** START OF TEXT SECTION **

Like Polevoy, he was of humble extraction and almost entirely self-educated. He lived in want and poverty and ill-health. His life was a long battle against every kind of difficulty and obstacle; his literary production was more than hampered by the Censorship, but his influence was far-reaching and deep. He created Russian criticism, and after passing through several phases—a German phase of Hegelian philosophy, Gallophobia, enthusiasm for Shakespeare and Goethe and for objective art, a French phase of enthusiasm for art as practised in France, ended finally in a didactic phase of which the watchword was that Life was more important than Art.

The first blossoms of the new generation of writers, Goncharov, Dostoyevsky, Herzen, and others, grew up under his encouragement. He expounded Pushkin, Lermontov, Gogol, Griboyedov, Zhukovsky and the writers of the past. His judgments have remained authoritative; but some of his final judgments, which were unshaken for generations, such as for instance his estimates of Pushkin and Lermontov, were much biassed and coloured by his didacticism. He burnt what he had adored in the case of Gogol, who, like Pushkin, became for him too much of an artist, and not enough of a social reformer. Whatever phase Belinsky went through, he was passionate, impulsive, and violent, incapable of being objective, or of doing justice to an opponent, or of seeing two sides to a question. He was a polemical and fanatical knight errant, the prophet and propagandist of Western influence, the bitter enemy of the Slavophiles.

The didactic stamp which he gave to Russian æsthetic and literary criticism has remained on it ever since, and differentiates it from the literary and æsthetic criticism of the rest of Europe, not only from that school of criticism which wrote and writes exclusively under the banner of “Art for Art’s Sake,” but from those Western critics who championed the importance of moral ideas in literature, just as ardently as he did himself, and who deprecated the theory of Art for Art’s sake just as strongly. Thus it is that, from the beginning of Russian criticism down to the present day, a truly objective criticism scarcely exists in Russian literature. Æsthetic criticism becomes a political weapon. “Are you in my camp?” if so, you are a good writer. “Are you in my opponent’s camp?” then your god-gifted genius is mere dross.

** END OF TEXT SECTION **
** START OF INPUT FOR THIS TASK **

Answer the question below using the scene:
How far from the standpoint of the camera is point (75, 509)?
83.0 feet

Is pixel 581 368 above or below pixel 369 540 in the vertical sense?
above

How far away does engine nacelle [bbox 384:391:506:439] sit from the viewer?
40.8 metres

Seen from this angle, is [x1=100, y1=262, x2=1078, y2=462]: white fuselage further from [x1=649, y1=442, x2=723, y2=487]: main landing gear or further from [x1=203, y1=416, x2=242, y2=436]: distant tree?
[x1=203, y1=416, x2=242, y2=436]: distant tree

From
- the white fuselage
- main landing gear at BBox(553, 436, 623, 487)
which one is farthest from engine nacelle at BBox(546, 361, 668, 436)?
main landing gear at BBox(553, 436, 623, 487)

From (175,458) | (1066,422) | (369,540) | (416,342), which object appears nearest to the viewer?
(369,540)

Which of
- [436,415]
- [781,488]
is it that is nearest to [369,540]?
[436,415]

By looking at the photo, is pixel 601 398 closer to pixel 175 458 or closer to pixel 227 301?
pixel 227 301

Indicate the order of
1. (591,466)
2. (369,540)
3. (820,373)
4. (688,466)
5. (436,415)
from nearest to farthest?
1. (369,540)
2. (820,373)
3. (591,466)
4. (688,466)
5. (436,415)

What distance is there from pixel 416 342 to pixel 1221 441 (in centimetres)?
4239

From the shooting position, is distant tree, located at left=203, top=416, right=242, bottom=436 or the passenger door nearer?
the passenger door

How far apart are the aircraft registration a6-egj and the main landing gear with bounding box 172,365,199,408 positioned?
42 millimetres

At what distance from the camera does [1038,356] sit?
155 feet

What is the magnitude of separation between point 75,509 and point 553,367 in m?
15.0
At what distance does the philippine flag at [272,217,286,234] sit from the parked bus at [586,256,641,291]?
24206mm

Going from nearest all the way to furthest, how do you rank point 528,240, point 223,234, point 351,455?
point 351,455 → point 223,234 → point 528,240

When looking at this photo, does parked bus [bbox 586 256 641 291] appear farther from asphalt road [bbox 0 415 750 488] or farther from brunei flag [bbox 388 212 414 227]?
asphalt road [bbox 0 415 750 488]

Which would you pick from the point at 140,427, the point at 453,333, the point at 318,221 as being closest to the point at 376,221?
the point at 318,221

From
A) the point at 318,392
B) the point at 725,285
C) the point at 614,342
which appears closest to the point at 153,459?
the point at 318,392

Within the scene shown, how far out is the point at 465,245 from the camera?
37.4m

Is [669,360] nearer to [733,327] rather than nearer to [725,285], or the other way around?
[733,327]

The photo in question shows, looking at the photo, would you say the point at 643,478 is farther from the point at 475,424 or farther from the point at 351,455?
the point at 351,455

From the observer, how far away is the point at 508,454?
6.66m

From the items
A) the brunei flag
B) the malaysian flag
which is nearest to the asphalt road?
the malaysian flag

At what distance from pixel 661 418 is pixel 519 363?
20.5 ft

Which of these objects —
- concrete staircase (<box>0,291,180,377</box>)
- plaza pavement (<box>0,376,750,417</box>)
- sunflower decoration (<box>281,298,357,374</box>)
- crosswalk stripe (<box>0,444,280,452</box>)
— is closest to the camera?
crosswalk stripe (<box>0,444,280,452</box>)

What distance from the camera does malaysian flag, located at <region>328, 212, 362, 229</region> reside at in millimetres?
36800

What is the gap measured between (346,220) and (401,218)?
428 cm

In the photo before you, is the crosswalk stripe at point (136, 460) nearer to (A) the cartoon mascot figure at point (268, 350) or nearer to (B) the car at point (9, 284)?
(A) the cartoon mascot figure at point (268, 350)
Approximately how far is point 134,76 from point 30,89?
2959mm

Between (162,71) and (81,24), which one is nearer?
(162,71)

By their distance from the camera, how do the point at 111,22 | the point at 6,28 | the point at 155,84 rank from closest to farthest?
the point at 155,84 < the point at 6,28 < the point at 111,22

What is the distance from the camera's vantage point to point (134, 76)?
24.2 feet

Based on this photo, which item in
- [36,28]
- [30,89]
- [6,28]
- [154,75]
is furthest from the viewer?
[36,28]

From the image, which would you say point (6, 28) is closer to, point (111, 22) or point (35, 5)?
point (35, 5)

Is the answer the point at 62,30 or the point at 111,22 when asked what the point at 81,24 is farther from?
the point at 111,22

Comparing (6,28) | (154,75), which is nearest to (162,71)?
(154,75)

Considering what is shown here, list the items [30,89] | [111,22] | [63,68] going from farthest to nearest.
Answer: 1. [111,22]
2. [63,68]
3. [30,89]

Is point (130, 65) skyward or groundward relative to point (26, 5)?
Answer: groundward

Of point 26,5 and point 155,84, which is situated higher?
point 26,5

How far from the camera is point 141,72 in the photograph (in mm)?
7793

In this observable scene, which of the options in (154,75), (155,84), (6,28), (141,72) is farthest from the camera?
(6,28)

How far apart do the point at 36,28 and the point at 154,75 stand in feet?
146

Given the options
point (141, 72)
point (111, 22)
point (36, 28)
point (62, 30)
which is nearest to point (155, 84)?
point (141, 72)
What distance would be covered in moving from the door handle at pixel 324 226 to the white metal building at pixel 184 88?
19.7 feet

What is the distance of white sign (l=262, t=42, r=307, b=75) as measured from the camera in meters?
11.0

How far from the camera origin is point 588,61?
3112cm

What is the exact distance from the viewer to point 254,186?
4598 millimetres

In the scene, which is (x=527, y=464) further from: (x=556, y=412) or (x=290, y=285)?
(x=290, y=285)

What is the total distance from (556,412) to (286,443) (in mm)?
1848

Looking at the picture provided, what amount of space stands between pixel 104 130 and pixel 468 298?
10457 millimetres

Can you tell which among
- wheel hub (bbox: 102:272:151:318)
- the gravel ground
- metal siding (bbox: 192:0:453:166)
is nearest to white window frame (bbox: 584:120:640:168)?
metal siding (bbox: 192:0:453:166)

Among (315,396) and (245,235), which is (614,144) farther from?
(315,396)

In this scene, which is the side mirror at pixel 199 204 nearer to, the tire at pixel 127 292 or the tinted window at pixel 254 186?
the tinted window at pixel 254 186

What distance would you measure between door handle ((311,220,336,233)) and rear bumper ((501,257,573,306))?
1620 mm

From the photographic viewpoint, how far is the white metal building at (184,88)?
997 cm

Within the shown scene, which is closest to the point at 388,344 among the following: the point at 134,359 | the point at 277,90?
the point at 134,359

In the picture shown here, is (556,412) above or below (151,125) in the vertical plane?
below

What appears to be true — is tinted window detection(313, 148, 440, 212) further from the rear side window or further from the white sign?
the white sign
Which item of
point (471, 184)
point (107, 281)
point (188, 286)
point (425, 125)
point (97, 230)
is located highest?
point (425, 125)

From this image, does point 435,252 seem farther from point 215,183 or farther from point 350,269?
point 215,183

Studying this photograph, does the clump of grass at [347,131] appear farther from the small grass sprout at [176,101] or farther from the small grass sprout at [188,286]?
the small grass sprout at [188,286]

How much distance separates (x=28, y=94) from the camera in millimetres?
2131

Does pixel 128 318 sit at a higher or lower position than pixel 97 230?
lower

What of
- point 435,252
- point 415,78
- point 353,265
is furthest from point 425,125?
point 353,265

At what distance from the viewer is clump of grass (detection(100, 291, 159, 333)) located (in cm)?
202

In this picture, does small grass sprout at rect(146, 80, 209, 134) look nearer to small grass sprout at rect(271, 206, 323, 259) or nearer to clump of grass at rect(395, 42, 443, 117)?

** END OF INPUT FOR THIS TASK **

LIST OF TASKS
- 1) Count the lines in the records that contain the word "above". Reply with the number only.
- 2) Continue the passage on Belinsky and Russian criticism from its last sentence.

OUTPUTS FOR THE TASKS
- 1) 3

- 2)
The reason of this has been luminously stated by Professor Brückner: “To the intelligent Russian, without a free press, without the liberty of assembly, without the right to free expression of opinion, literature became the last refuge of freedom of thought, the only means of propagating higher ideas. He expected of his country’s literature not merely æsthetic recreation; he placed it at the service of his aspirations.... Hence the striking partiality, nay unfairness, displayed by the Russians towards the most perfect works of their own literature, when they did not respond to the aims or expectations of their party or their day.” And speaking of the criticism that was produced after 1855, he says: “This criticism is often, in spite of all its giftedness, its ardour and fire, only a mockery of all criticism. The work only serves as an example on which to hang the critics’ own views.... This is no reproach; we simply state the fact, and fully recognize the necessity and usefulness of the method. With a backward society, ... this criticism was a means which was sanctified by the end, the spreading of free opinions.... Unhappily, Russian literary criticism has remained till to-day almost solely journalistic, i. e. didactic and partisan. See how even now it treats the most interesting, exceptional, and mighty of all Russians, Dostoyevsky, merely because he does not fit into the Radical mould! How unjust it has been towards others! How it has extolled to the clouds the representatives of its own camp!” I quote Professor Brückner, lest I should be myself suspected of being partial in this question. The question, perhaps, may admit of further expansion. It is not that the Russian critics were merely convinced it was all-important that art should have ideas at the roots of it, and had no patience with a merely shallow æstheticism. They went further; the ideas had to be of one kind. A definite political tendency had to be discerned; and if the critic disagreed with that political tendency, then no amount of qualities—not artistic excellence, form, skill, style, not even genius, inspiration, depth, feeling, philosophy—were recognized.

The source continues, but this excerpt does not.